● **PROBLEM**
Locate the line containing "Is (217,246) above" in the material below; repeat it and every line after it, exactly as written.
Start of GIVEN INFORMATION
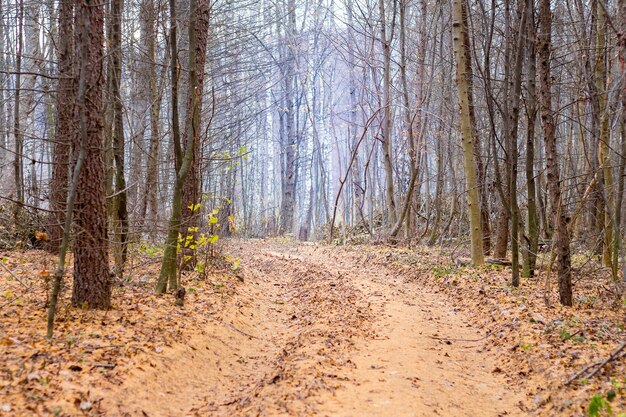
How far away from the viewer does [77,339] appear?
A: 18.0 ft

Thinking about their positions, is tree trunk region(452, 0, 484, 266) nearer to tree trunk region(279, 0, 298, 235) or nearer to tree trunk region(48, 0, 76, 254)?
tree trunk region(48, 0, 76, 254)

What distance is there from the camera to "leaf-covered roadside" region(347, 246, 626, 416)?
4.66 m

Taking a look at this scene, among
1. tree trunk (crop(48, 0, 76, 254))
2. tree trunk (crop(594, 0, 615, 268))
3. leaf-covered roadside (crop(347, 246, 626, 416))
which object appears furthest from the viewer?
tree trunk (crop(594, 0, 615, 268))

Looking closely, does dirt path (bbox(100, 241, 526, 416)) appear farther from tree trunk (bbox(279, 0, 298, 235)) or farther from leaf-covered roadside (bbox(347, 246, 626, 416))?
tree trunk (bbox(279, 0, 298, 235))

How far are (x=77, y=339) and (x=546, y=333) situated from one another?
5636 mm

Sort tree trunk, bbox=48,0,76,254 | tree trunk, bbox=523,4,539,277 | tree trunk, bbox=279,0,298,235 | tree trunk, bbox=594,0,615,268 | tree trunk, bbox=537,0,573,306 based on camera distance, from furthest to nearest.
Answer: tree trunk, bbox=279,0,298,235
tree trunk, bbox=594,0,615,268
tree trunk, bbox=523,4,539,277
tree trunk, bbox=48,0,76,254
tree trunk, bbox=537,0,573,306

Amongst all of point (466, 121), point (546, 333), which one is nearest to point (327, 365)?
point (546, 333)

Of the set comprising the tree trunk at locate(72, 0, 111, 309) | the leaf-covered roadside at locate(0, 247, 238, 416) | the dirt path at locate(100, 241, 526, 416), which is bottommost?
the dirt path at locate(100, 241, 526, 416)

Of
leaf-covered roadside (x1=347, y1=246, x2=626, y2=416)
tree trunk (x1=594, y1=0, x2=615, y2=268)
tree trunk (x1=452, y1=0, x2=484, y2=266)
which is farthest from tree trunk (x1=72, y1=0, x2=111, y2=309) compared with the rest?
tree trunk (x1=594, y1=0, x2=615, y2=268)

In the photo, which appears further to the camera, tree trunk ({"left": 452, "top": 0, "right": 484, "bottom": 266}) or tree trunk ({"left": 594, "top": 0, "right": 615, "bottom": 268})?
tree trunk ({"left": 452, "top": 0, "right": 484, "bottom": 266})

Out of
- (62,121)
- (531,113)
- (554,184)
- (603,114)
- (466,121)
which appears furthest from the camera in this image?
(466,121)

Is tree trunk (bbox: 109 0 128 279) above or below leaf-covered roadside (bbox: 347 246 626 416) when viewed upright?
above

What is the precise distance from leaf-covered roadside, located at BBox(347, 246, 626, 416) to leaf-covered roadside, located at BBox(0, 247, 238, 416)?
4088 mm

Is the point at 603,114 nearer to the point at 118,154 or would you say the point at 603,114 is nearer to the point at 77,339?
the point at 118,154
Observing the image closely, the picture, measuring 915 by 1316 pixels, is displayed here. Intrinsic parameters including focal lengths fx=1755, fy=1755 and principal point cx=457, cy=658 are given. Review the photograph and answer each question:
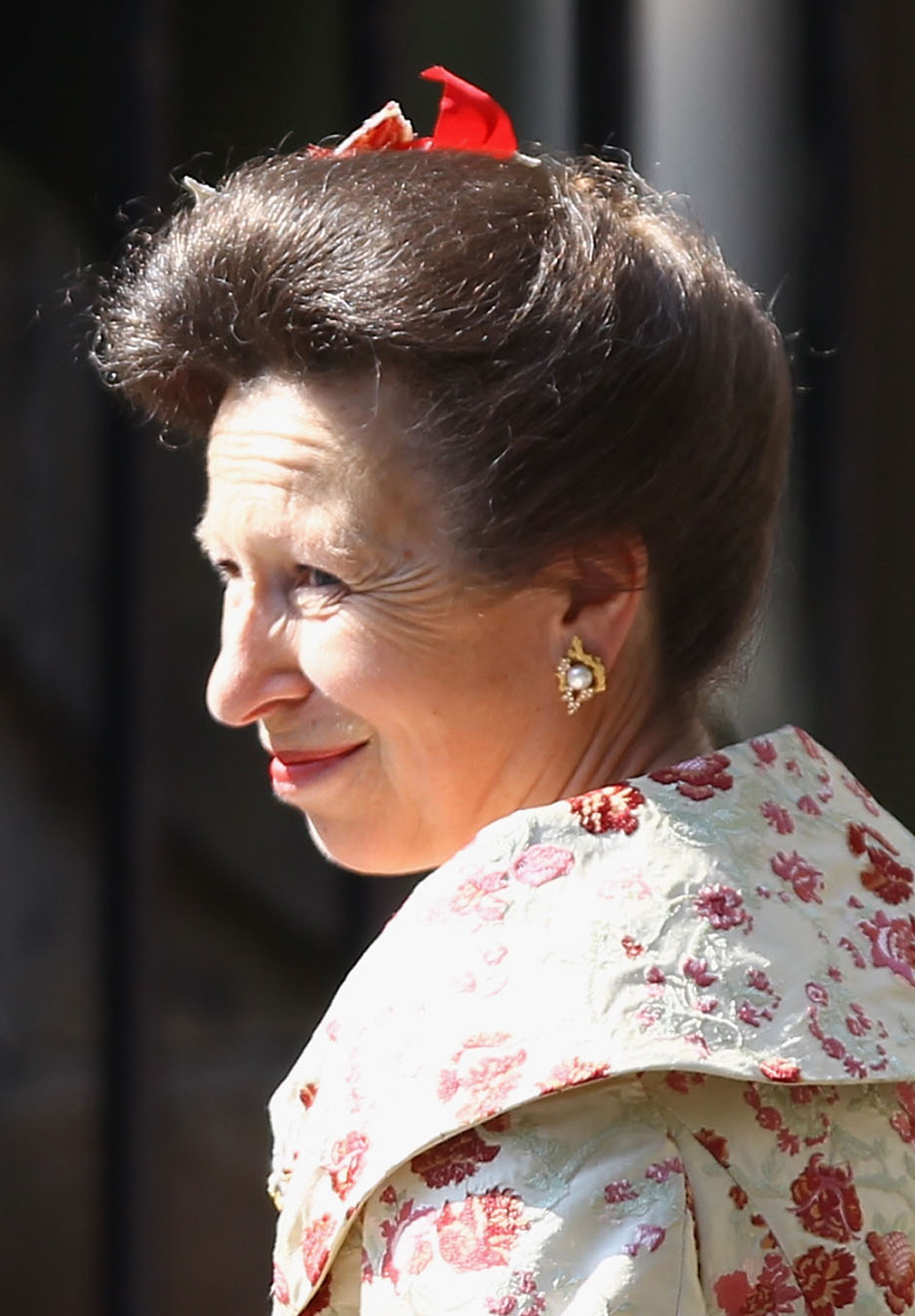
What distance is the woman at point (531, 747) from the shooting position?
1082 millimetres

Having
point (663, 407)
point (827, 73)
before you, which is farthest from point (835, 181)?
point (663, 407)

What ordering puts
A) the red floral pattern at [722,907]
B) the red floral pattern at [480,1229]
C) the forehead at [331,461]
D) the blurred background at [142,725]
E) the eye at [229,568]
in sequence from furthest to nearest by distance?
the blurred background at [142,725]
the eye at [229,568]
the forehead at [331,461]
the red floral pattern at [722,907]
the red floral pattern at [480,1229]

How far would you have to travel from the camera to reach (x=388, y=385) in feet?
4.14

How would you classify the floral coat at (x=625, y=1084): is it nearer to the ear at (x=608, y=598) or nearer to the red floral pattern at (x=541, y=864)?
the red floral pattern at (x=541, y=864)

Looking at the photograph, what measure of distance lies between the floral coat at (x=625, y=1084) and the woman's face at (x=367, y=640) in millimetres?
128

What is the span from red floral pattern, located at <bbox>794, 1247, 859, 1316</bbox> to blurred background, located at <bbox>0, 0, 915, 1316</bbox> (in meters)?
1.70

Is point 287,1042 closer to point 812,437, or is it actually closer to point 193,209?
point 812,437

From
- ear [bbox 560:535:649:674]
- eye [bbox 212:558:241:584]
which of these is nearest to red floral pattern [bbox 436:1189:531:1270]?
ear [bbox 560:535:649:674]

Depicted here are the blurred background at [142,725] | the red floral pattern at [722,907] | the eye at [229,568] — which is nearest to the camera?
the red floral pattern at [722,907]

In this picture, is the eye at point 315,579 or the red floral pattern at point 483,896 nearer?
the red floral pattern at point 483,896

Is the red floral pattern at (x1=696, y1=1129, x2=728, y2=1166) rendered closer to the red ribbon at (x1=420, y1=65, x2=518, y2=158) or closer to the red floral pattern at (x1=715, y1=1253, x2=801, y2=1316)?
the red floral pattern at (x1=715, y1=1253, x2=801, y2=1316)

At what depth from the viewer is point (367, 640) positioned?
4.27 ft

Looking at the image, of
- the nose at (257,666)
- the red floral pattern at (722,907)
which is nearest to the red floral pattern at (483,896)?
the red floral pattern at (722,907)

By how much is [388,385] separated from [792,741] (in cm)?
41
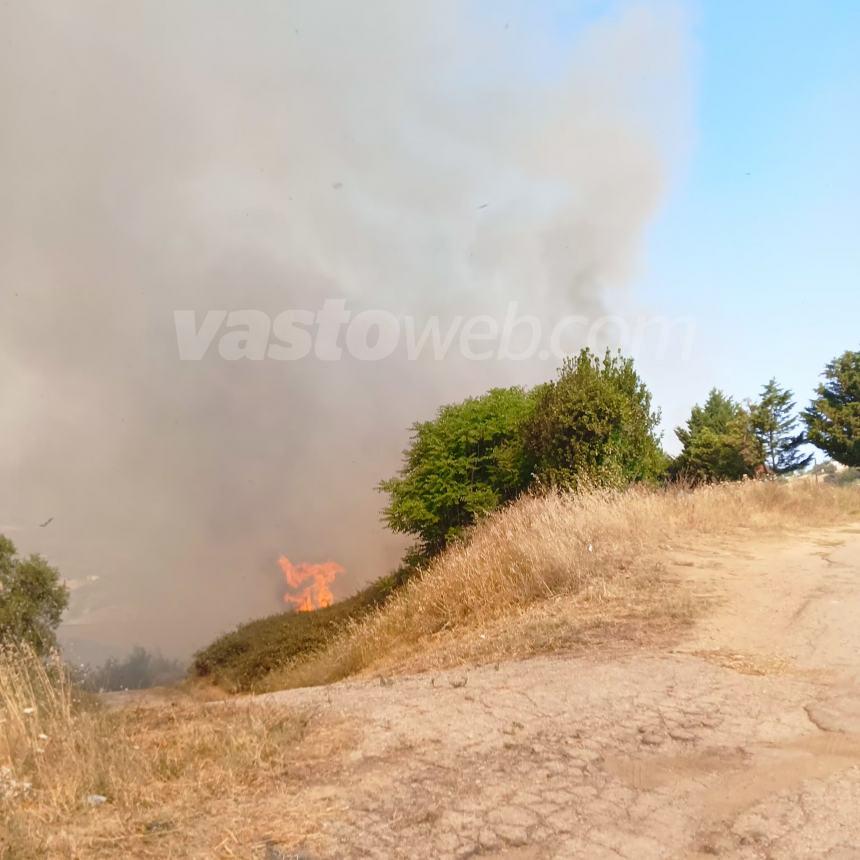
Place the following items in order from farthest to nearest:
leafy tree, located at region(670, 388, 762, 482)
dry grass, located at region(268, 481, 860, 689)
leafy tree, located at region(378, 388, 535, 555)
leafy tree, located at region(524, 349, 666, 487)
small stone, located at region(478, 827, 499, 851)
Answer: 1. leafy tree, located at region(670, 388, 762, 482)
2. leafy tree, located at region(378, 388, 535, 555)
3. leafy tree, located at region(524, 349, 666, 487)
4. dry grass, located at region(268, 481, 860, 689)
5. small stone, located at region(478, 827, 499, 851)

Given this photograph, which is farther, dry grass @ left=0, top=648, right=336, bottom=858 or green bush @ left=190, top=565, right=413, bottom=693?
green bush @ left=190, top=565, right=413, bottom=693

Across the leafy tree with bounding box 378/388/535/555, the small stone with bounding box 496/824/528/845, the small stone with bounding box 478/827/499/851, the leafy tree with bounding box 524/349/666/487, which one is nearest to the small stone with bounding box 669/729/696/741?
the small stone with bounding box 496/824/528/845

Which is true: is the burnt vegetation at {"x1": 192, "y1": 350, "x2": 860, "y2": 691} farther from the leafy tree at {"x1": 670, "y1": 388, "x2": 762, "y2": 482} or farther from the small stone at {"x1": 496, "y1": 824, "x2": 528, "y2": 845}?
the leafy tree at {"x1": 670, "y1": 388, "x2": 762, "y2": 482}

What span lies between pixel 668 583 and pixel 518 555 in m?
2.18

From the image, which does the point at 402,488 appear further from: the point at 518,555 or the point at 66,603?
the point at 518,555

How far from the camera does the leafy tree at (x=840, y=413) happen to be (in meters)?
38.4

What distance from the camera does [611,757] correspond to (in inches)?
167

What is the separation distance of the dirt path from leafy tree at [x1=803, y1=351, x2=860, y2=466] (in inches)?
1411

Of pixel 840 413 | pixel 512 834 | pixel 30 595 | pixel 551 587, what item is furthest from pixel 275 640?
pixel 840 413

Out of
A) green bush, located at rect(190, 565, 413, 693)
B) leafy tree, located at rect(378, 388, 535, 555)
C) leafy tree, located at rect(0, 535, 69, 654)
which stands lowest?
green bush, located at rect(190, 565, 413, 693)

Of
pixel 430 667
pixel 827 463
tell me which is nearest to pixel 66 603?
pixel 430 667

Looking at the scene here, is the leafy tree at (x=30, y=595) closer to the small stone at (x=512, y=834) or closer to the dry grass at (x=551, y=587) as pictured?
the dry grass at (x=551, y=587)

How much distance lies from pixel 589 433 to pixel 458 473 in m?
5.62

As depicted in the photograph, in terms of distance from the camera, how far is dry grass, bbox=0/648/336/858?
3.30 m
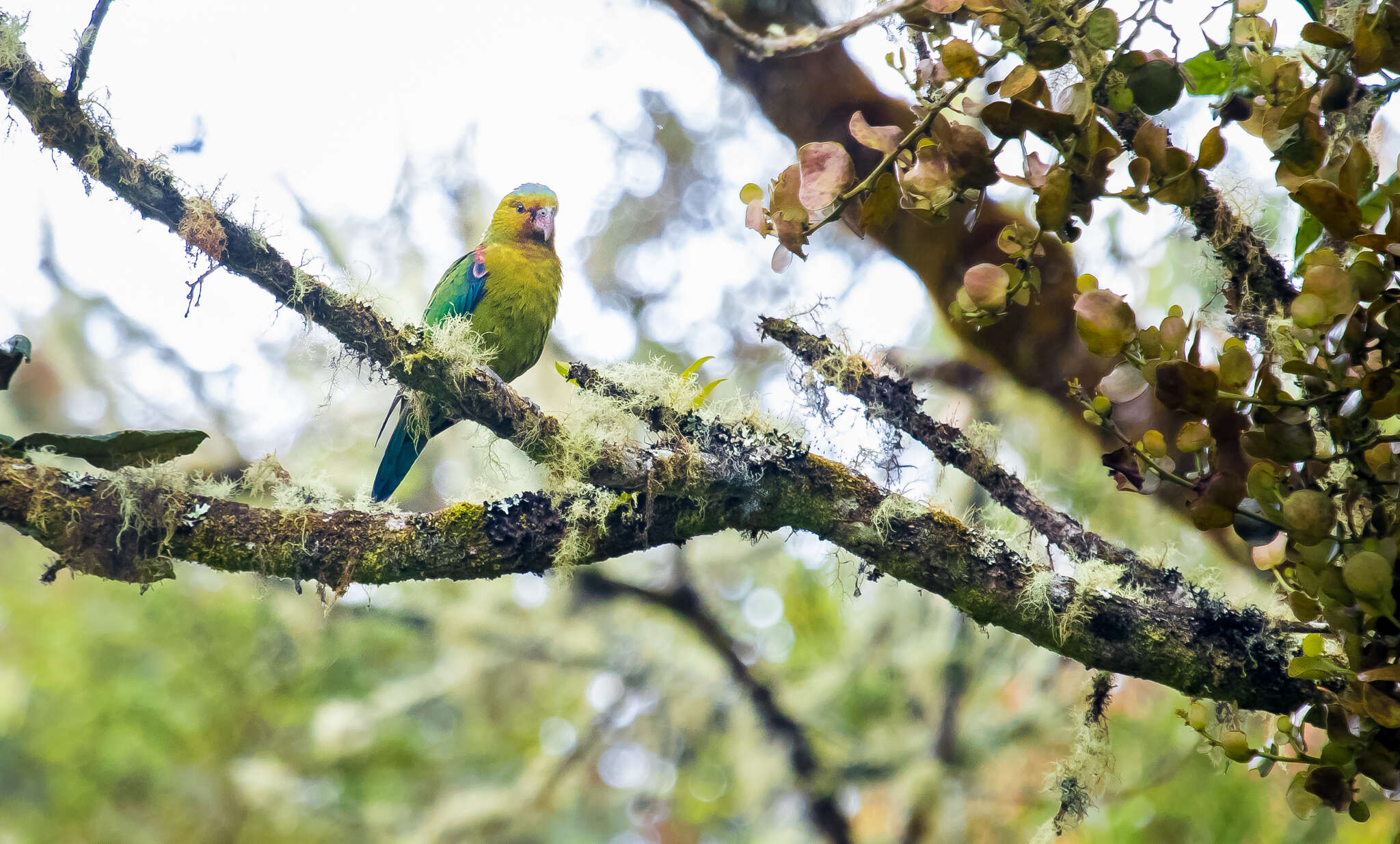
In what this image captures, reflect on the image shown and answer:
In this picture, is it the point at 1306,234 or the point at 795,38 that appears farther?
the point at 795,38

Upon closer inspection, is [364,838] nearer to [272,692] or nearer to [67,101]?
[272,692]

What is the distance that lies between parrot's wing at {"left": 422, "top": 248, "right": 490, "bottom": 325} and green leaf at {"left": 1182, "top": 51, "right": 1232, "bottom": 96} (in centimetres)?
137

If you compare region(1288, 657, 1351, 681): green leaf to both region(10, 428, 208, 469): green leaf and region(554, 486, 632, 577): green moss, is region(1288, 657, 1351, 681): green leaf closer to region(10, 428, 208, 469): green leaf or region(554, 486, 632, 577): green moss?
region(554, 486, 632, 577): green moss

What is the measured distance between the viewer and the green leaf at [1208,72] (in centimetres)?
82

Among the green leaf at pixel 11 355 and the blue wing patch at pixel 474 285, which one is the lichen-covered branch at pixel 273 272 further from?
the blue wing patch at pixel 474 285

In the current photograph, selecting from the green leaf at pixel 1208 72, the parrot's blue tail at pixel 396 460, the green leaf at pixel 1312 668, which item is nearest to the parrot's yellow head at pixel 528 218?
the parrot's blue tail at pixel 396 460

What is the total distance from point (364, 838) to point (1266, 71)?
3138mm

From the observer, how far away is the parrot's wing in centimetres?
178

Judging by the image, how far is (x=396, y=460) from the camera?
5.42 ft

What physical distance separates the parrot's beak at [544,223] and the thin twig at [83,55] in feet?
3.67

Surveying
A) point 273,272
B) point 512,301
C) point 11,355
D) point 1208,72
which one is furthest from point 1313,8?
point 512,301

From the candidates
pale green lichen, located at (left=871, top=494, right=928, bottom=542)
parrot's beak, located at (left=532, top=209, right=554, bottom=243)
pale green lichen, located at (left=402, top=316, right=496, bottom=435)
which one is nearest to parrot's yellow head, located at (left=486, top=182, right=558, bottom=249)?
parrot's beak, located at (left=532, top=209, right=554, bottom=243)

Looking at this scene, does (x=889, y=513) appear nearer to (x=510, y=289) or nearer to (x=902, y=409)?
(x=902, y=409)

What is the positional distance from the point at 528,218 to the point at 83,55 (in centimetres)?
115
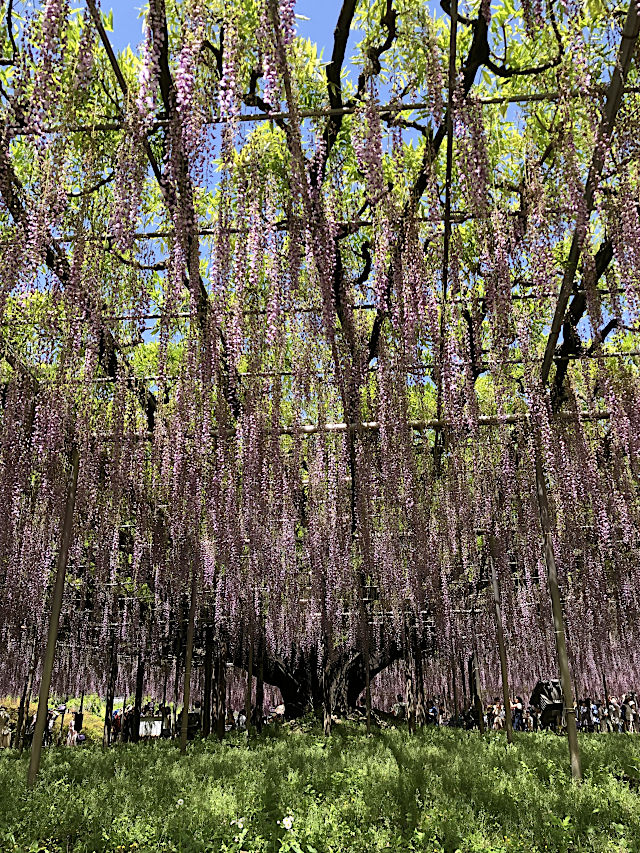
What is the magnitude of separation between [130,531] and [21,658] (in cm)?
1207

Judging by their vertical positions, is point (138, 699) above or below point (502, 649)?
below

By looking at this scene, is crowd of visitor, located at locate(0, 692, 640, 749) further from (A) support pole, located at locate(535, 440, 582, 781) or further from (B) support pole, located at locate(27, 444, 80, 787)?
(B) support pole, located at locate(27, 444, 80, 787)

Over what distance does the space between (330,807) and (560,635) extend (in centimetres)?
333

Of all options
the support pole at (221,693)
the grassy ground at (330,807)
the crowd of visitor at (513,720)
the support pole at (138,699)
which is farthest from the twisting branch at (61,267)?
the crowd of visitor at (513,720)

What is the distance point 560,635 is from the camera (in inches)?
255

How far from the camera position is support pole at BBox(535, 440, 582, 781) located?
19.6 feet

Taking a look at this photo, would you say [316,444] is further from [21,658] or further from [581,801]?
[21,658]

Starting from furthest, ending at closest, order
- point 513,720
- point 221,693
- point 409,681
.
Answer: point 513,720 < point 409,681 < point 221,693

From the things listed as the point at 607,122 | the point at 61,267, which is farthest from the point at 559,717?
the point at 61,267

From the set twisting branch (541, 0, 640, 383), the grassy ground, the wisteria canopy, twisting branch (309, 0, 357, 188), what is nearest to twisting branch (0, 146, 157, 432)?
the wisteria canopy

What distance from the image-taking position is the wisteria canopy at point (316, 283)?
374 cm

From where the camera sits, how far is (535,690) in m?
24.0

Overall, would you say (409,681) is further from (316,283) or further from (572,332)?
(316,283)

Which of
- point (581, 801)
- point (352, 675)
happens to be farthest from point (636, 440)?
point (352, 675)
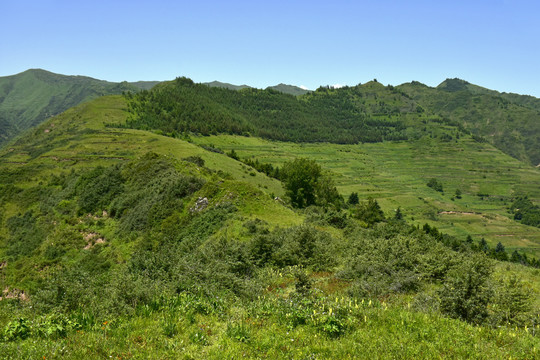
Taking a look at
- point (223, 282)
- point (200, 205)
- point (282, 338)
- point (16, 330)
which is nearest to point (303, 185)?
point (200, 205)

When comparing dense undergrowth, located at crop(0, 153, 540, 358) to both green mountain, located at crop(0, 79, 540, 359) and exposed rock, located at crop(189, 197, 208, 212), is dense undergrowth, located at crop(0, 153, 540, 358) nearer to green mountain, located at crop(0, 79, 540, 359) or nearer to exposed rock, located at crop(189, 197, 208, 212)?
green mountain, located at crop(0, 79, 540, 359)

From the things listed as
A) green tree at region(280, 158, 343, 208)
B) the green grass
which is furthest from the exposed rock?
green tree at region(280, 158, 343, 208)

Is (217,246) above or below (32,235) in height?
above

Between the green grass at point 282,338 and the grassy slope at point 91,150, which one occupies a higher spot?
the grassy slope at point 91,150

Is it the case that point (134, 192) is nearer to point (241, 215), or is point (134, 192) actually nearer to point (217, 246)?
point (241, 215)

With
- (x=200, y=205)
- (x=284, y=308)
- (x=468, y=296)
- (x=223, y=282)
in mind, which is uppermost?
(x=468, y=296)

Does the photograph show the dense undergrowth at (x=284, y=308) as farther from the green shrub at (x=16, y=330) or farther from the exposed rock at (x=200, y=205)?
the exposed rock at (x=200, y=205)

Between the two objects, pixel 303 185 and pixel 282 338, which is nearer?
pixel 282 338

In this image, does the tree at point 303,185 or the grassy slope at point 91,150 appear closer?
the tree at point 303,185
End of GIVEN INFORMATION
● **FINAL RESULT**
Is (217,246) above or below (32,235) in height?
above

Between the green grass at point 282,338 and the grassy slope at point 91,150, which one occupies a higher spot?
the grassy slope at point 91,150

Is it the case that point (134, 192) is nearer to point (241, 215), or is point (134, 192) actually nearer to point (217, 246)?
point (241, 215)

With
- (x=200, y=205)
- (x=284, y=308)
- (x=468, y=296)
- (x=223, y=282)
in mind, which is uppermost?
(x=468, y=296)

Does the photograph show the dense undergrowth at (x=284, y=308) as farther from the green shrub at (x=16, y=330) or farther from the exposed rock at (x=200, y=205)?
the exposed rock at (x=200, y=205)

Between the two objects, pixel 303 185 and pixel 282 338, which is nearer?
pixel 282 338

In this image, does the tree at point 303,185 or the grassy slope at point 91,150 appear closer?
the tree at point 303,185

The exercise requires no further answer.